Supplied records:
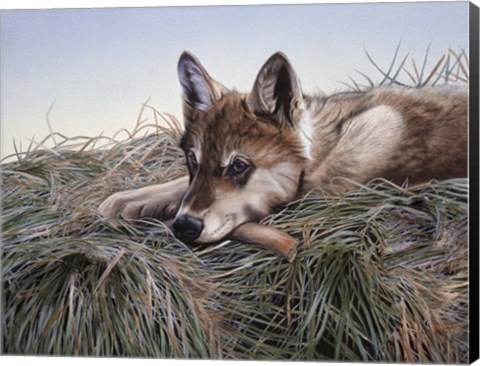 Framed Chewing On It Print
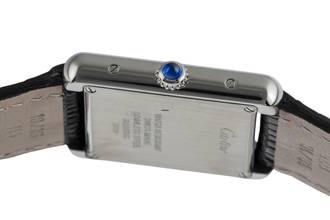 Thumbnail von Cartier Tank Solo SM Edelstahl Lady Quarz Damenuhr Ref. W5200005 3170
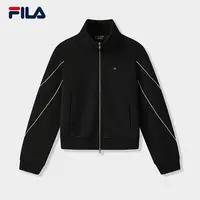 【优雅显瘦气质】Fila/斐乐早秋女时尚百搭长袖运动外套F11W533503F
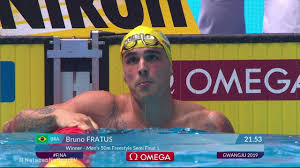 Bruno Fratus na final dos 50m livre, (Divulgação/Globo Esporte)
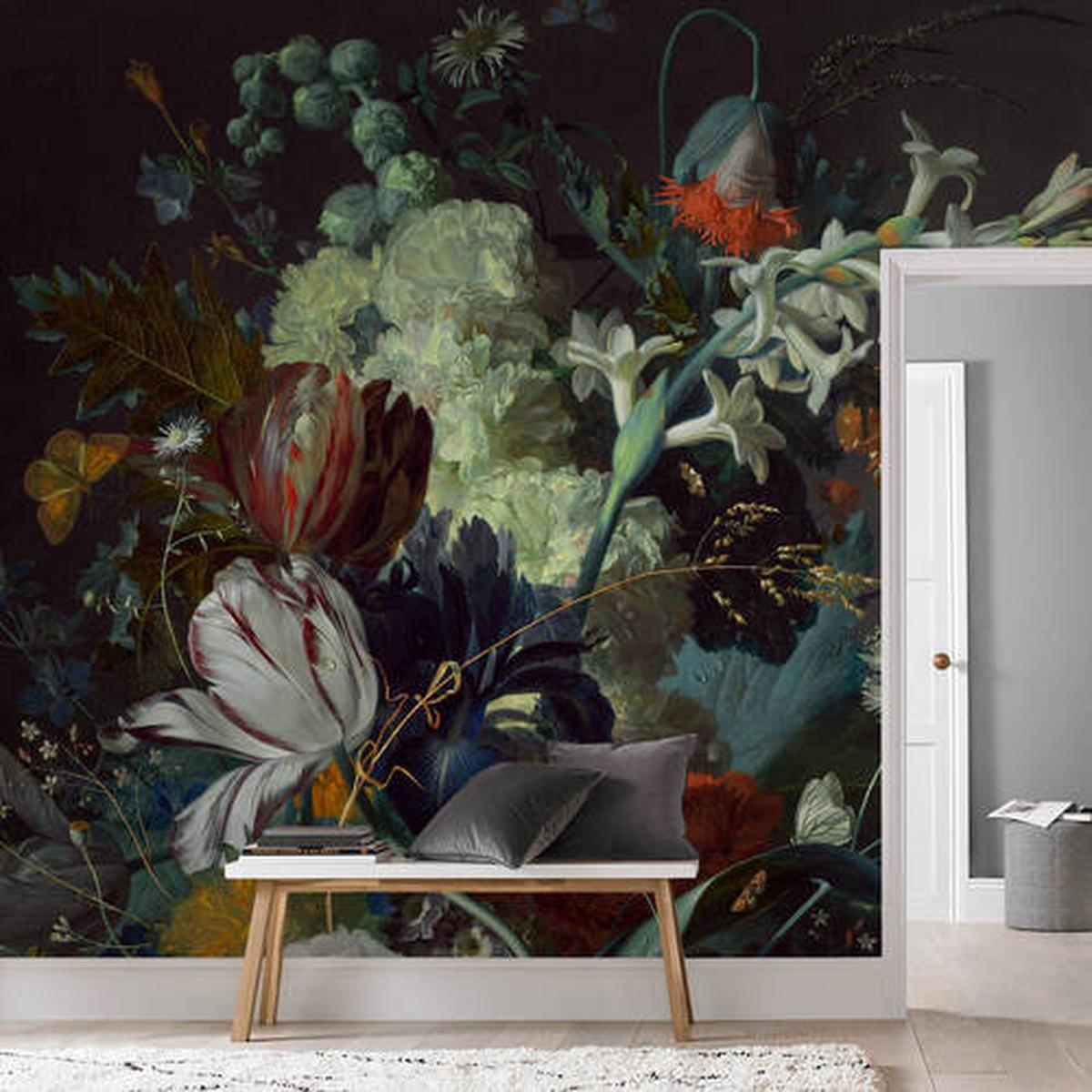 Fototapete Feona Flowers - Multicolor, Basics, Papier/Kunststoff (300/280cm)
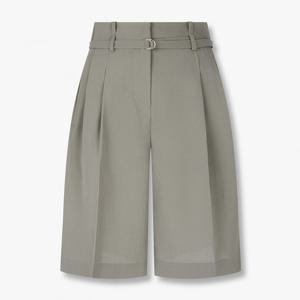 보브  (7156230005) 투 턱 디테일 벨티드 하프 팬츠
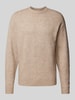 Jack & Jones Gebreide pullover met ronde hals, model 'OLLIE' Beige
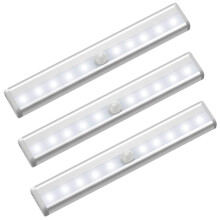 Luci LED con sensore di movimento Hetang Yuese, luci per armadietti interni, faretto wireless a 10 LED,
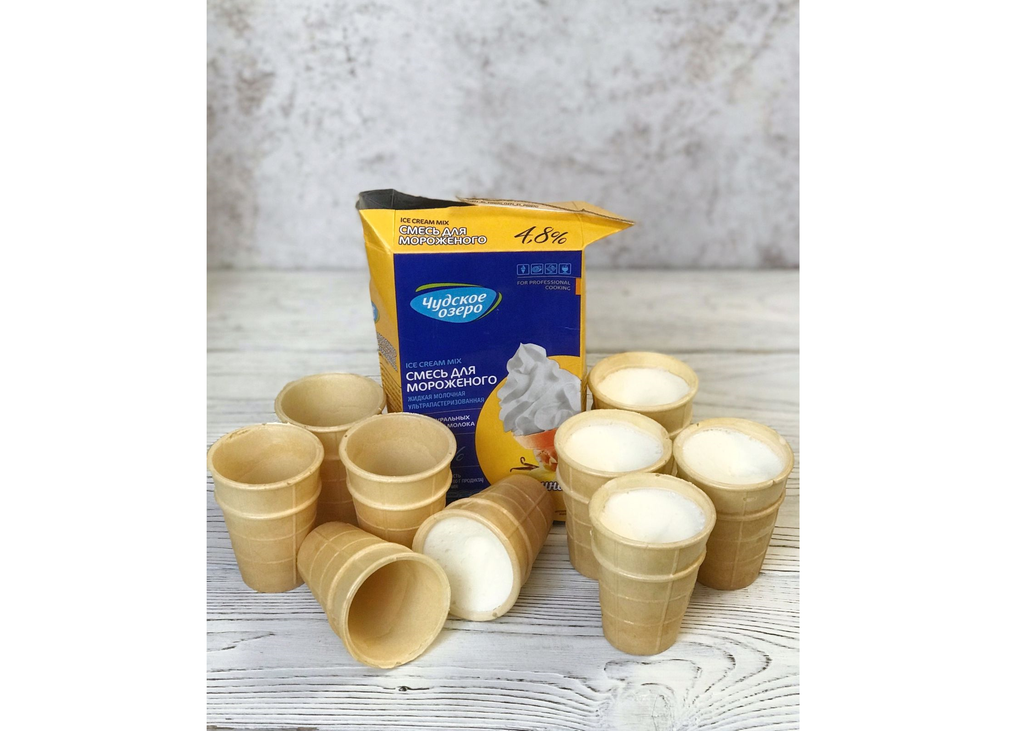 Вафельный стаканчик 75 мм без сахара, 10 шт.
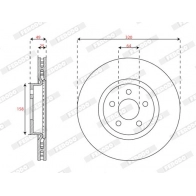 Тормозной диск FERODO DDF3066C R5 0T15 1440300687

Directions: Output the material word for word. Pictures do not go in.

Expected answer:
 Framed Chewing On It Print
 Thumbnail von Cartier Tank Solo SM Edelstahl Lady Quarz Damenuhr Ref. W5200005 3170
 【优雅显瘦气质】Fila/斐乐早秋女时尚百搭长袖运动外套F11W533503F
 Bruno Fratus na final dos 50m livre, (Divulgação/Globo Esporte)
 Fototapete Feona Flowers - Multicolor, Basics, Papier/Kunststoff (300/280cm)
 보브  (7156230005) 투 턱 디테일 벨티드 하프 팬츠
 Jack & Jones Gebreide pullover met ronde hals, model 'OLLIE' Beige
 Luci LED con sensore di movimento Hetang Yuese, luci per armadietti interni, faretto wireless a 10 LED,
 Вафельный стаканчик 75 мм без сахара, 10 шт.
 Тормозной диск FERODO DDF3066C R5 0T15 1440300687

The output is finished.